(DATASET)
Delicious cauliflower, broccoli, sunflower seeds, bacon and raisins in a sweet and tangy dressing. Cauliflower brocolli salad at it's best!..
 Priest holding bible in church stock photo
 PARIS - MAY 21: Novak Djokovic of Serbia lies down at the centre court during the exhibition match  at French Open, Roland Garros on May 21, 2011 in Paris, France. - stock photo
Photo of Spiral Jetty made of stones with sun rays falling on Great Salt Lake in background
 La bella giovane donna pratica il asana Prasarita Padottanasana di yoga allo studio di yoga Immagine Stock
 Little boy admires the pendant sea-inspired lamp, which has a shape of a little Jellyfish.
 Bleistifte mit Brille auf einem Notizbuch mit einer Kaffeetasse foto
(End DATASET)
Copy all of the data above, character for character.

Delicious cauliflower, broccoli, sunflower seeds, bacon and raisins in a sweet and tangy dressing. Cauliflower brocolli salad at it's best!..
 Priest holding bible in church stock photo
 PARIS - MAY 21: Novak Djokovic of Serbia lies down at the centre court during the exhibition match  at French Open, Roland Garros on May 21, 2011 in Paris, France. - stock photo
Photo of Spiral Jetty made of stones with sun rays falling on Great Salt Lake in background
 La bella giovane donna pratica il asana Prasarita Padottanasana di yoga allo studio di yoga Immagine Stock
 Little boy admires the pendant sea-inspired lamp, which has a shape of a little Jellyfish.
 Bleistifte mit Brille auf einem Notizbuch mit einer Kaffeetasse foto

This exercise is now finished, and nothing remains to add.